Ganz klar letzteres, sagt die Juristin Bayram. „Mein Bezirksverband will mich schon in den Bundestag schicken, weil er das Thema Migration wichtig findet.“ Man erwarte aber ebenfalls von ihr, sich für die klassischen Ströbele-Themen Bürgerrechte und Friedenspolitik stark zu machen. Auch Taş glaubt, „dass wir auf Bundesebene Experten für Flüchtlingspolitik, Inneres und Integration brauchen“.
Wunsch nach Gestaltung
Hinzu kommt, sagen beide, dass ihre Gestaltungsmöglichkeiten auf Landesebene begrenzt sind, weil in diesem Themenfeld die Gesetzgebungskompetenz auf Bundesebene liegt. Was landespolitisch möglich sei, habe sie im Koalitionsvertrag von Rot-Rot-Grün durchgesetzt, findet Bayram. Als Beispiel verweist sie darauf, dass humanitäre Gesichtspunkte bei der Erteilung von Aufenthaltserlaubnissen oder Abschiebungen nun einbezogen werden. Mehr sei rechtlich nicht drin gewesen. „Aber im Bund könnte ich wirklich etwas bewirken, auch aufgrund meiner juristischen Kenntnisse.“ Die ersten drei Dinge, die sie angehen würde: ein Bleiberecht für Flüchtlinge nach zwei Jahren, ein Ende der Abschiebungen nach Afghanistan und die Erlaubnis zum Familiennachzug für alle anerkannten Flüchtlinge.
Bayram/Friedrichshain-Kreuzberg und Prenzlauer Berg-Ost: 39,9 Prozent der Erststimmen holte Canan Bayrams Vorgänger-Kandidat Christian Ströbele bei der Bundestagswahl 2013 im Grünen-affinen Wahlkreis, 2009 waren es sogar 46,7 Prozent.

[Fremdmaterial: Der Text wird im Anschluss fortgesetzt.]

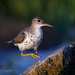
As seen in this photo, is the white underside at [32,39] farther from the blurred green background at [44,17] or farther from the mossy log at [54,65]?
the blurred green background at [44,17]

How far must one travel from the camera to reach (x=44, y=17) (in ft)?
46.4

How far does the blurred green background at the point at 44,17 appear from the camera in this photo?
44.5 feet

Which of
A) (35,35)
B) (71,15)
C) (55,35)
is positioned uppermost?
(35,35)

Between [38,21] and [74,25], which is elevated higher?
[38,21]

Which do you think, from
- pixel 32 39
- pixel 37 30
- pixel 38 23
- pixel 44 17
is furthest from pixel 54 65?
pixel 44 17

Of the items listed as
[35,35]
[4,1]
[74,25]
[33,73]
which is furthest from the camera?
[74,25]

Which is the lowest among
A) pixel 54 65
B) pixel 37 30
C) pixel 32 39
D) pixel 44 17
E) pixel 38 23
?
pixel 44 17

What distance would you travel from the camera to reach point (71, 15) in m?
14.1

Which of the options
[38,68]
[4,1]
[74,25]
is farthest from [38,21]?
[74,25]

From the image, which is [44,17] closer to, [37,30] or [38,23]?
[38,23]

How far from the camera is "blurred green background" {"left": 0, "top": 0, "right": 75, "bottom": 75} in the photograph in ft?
44.5

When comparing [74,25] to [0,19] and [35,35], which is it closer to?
[0,19]

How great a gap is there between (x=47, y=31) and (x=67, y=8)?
1496 mm

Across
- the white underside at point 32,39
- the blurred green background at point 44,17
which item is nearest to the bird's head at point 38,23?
the white underside at point 32,39
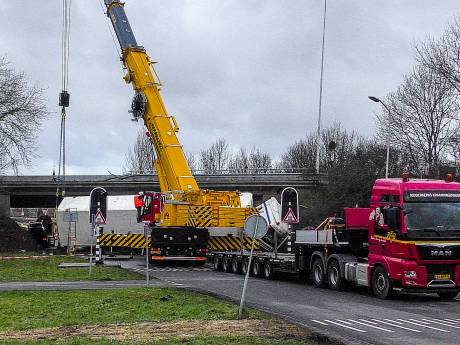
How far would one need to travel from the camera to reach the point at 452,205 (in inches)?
696

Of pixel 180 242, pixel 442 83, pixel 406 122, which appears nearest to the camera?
pixel 180 242

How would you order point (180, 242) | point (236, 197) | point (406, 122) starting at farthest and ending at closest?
point (406, 122) < point (236, 197) < point (180, 242)

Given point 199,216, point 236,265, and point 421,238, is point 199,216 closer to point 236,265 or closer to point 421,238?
point 236,265

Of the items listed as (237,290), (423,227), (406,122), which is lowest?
(237,290)

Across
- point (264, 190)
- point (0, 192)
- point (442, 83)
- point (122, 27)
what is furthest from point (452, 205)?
point (0, 192)

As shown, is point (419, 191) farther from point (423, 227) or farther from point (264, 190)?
point (264, 190)

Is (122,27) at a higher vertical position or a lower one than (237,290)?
higher

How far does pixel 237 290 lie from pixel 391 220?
516 centimetres

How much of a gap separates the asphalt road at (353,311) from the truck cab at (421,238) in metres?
0.57

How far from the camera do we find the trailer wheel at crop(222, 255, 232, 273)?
1112 inches

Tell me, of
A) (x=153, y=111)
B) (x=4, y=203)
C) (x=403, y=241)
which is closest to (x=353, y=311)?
(x=403, y=241)

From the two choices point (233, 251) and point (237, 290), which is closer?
point (237, 290)

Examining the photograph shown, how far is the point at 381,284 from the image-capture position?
18312 millimetres

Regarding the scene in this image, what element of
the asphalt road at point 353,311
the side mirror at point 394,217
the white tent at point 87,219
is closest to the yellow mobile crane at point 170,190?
the asphalt road at point 353,311
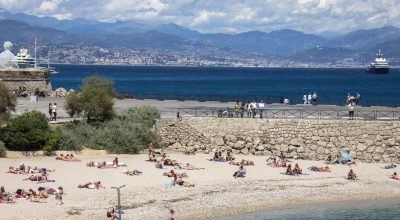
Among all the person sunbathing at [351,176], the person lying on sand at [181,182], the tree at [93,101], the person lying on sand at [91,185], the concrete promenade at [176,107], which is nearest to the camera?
the person lying on sand at [91,185]

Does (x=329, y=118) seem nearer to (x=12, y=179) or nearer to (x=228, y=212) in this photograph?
(x=228, y=212)

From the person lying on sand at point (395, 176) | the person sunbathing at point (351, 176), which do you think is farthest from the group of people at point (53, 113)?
the person lying on sand at point (395, 176)

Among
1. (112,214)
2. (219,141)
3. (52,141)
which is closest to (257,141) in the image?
(219,141)

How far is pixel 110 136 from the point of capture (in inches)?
1561

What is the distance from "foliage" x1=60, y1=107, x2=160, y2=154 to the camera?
128 ft

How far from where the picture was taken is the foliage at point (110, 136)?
128 ft

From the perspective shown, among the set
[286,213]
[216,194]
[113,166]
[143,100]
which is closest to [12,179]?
[113,166]

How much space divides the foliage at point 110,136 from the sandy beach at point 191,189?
1096mm

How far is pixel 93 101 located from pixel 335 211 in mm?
17413

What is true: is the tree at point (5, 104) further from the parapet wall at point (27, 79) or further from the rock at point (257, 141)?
the parapet wall at point (27, 79)

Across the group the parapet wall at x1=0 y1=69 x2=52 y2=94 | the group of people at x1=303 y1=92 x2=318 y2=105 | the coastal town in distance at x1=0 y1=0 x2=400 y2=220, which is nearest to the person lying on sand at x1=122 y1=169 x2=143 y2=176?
the coastal town in distance at x1=0 y1=0 x2=400 y2=220

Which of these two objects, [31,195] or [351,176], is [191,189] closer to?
[31,195]

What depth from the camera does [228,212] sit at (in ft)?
94.2

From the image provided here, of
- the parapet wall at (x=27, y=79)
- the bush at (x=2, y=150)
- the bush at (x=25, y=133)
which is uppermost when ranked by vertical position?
the parapet wall at (x=27, y=79)
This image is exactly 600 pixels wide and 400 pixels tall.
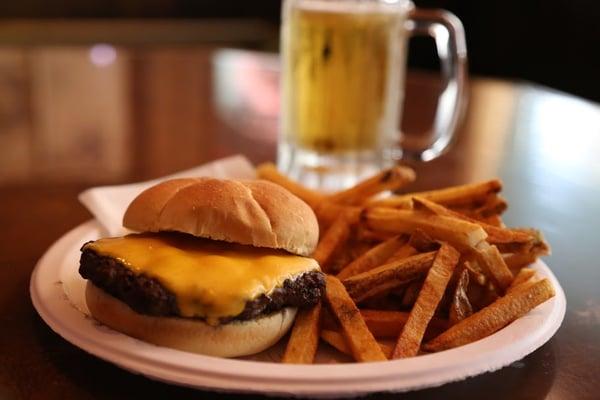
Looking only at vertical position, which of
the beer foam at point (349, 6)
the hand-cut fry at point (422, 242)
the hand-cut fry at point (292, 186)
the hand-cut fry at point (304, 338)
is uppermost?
the beer foam at point (349, 6)

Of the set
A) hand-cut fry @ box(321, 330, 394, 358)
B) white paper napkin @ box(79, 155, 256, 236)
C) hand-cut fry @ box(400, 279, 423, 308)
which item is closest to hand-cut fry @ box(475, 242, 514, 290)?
hand-cut fry @ box(400, 279, 423, 308)

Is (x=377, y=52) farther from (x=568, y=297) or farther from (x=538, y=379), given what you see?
(x=538, y=379)

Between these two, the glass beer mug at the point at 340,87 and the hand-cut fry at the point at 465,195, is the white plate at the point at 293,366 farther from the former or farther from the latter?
the glass beer mug at the point at 340,87

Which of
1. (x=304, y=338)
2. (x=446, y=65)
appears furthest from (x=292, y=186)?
(x=446, y=65)

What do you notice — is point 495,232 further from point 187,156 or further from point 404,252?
point 187,156

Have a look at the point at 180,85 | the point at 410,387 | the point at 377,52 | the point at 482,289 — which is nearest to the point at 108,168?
the point at 377,52

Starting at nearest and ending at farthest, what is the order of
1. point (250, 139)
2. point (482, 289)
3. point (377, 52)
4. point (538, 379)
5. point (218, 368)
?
point (218, 368), point (538, 379), point (482, 289), point (377, 52), point (250, 139)

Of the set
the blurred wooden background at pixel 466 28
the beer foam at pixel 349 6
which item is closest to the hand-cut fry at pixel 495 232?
the beer foam at pixel 349 6

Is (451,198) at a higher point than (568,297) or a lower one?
higher
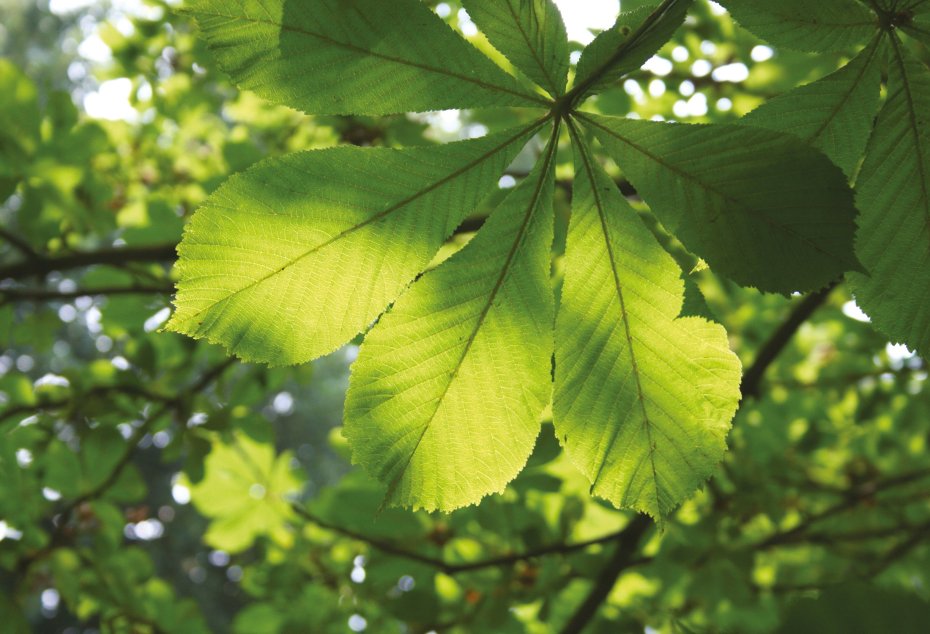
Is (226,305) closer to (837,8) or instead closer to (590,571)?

Kahlefeld/Neukölln: Mit 11,7 Prozent der Erststimmen landete Anja Kofbinger, Grünen-Kandidatin bei der Bundestagswahl 2013, weit hinter SPD-Mann Fritz Felgentreu, der damals mit 32,3 Prozent der Erststimmen der CDU den Wahlkreis knapp abnahm. Aber: Bei den Berlinwahlen 2016 gewannen die Grünen zwei Wahlkreise im Neuköllner Norden mit fast zehn Prozent Vorsprung vor der SPD - einer davon von Susanna Kahlefeld.
Taş/Reinickendorf: Sein Listenplatz ist gut für den Nordberliner Linken-Kandiaten: Denn Reinickendorf ist klar CDU-Gebiet, die Linke kommt bei Bundestagswahlen hier weder bei Erst- noch bei Zweitstimmen in den zweistelligen Bereich.

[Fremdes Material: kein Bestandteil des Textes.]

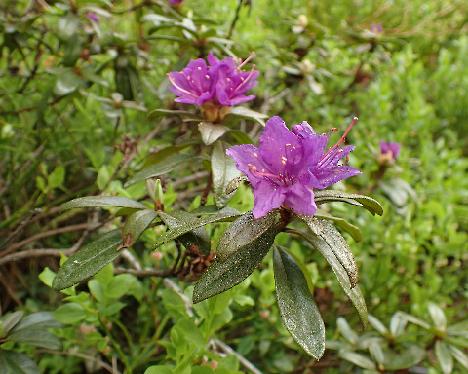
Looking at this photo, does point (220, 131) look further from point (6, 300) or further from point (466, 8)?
point (466, 8)

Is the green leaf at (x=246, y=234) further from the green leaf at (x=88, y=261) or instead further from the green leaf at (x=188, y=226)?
the green leaf at (x=88, y=261)

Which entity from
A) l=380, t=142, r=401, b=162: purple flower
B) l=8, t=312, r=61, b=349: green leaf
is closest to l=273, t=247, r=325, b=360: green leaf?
l=8, t=312, r=61, b=349: green leaf

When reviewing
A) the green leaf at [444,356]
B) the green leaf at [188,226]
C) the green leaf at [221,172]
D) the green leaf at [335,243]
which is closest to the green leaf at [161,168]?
the green leaf at [221,172]

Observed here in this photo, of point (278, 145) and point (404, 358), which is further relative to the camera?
point (404, 358)

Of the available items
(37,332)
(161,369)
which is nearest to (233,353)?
(161,369)

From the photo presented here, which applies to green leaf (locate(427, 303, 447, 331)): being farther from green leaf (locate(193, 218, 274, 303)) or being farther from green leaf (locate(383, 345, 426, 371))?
green leaf (locate(193, 218, 274, 303))

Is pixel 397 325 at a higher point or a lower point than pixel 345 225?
lower

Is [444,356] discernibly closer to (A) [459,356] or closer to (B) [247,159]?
(A) [459,356]
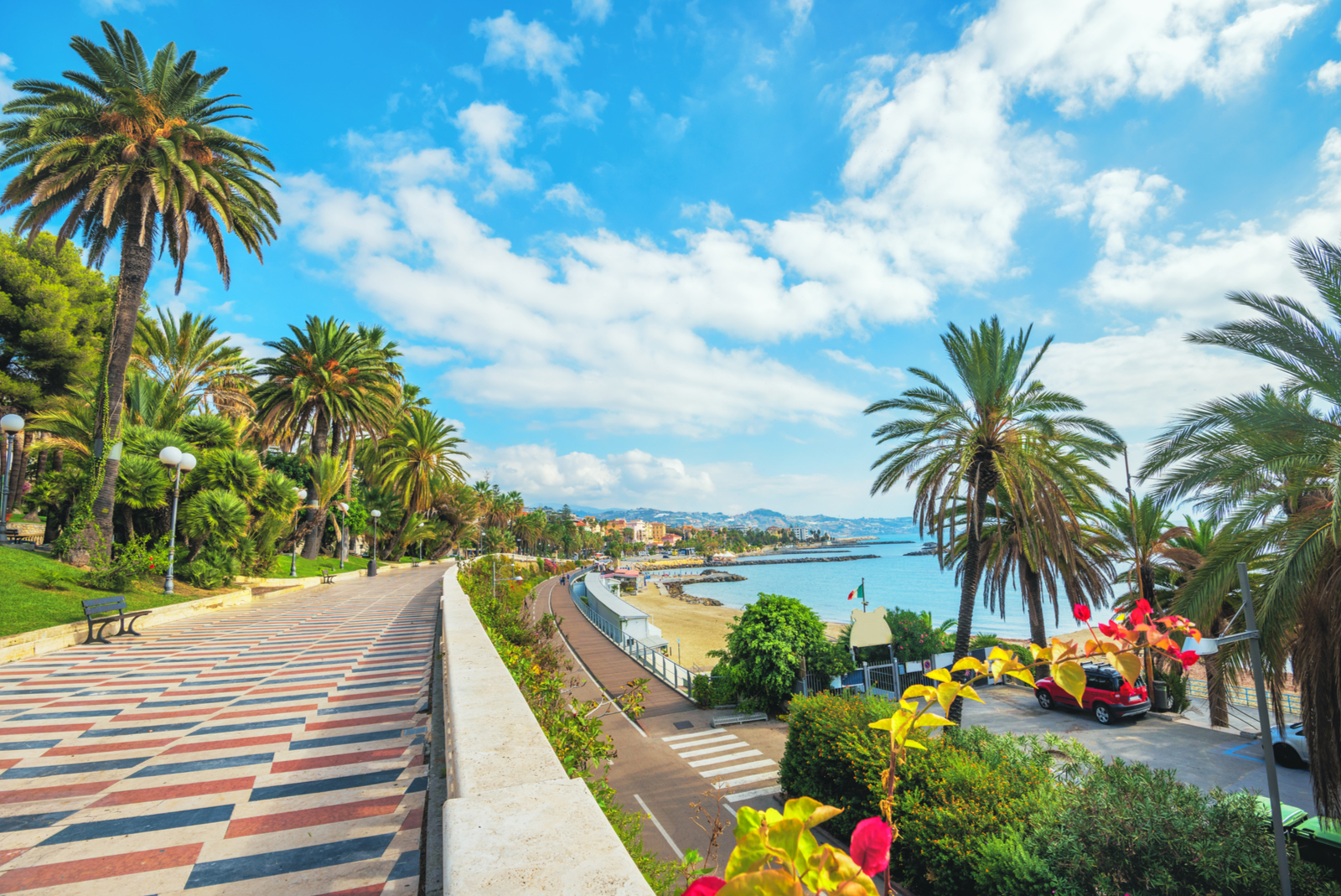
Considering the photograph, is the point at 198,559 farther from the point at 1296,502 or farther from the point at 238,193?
the point at 1296,502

Auch Linkspolitiker Taş will die Fesseln der Landesebene „insbesondere in der Flüchtlings- und Innenpolitik“ abstreifen und „deutlicher am Fundament der politischen Ausrichtung in Deutschland arbeiten.“ Als klassischer Linker sieht er sein künftiges Wirkungsfeld im Kampf gegen die zunehmende Kluft zwischen arm und reich. Aber auch bei den Themen NSU-Komplex, sichere Herkunftsländer, Flüchtlingsdeal mit der Türkei und Überwachungsstaat will er „unduldsam anpacken“.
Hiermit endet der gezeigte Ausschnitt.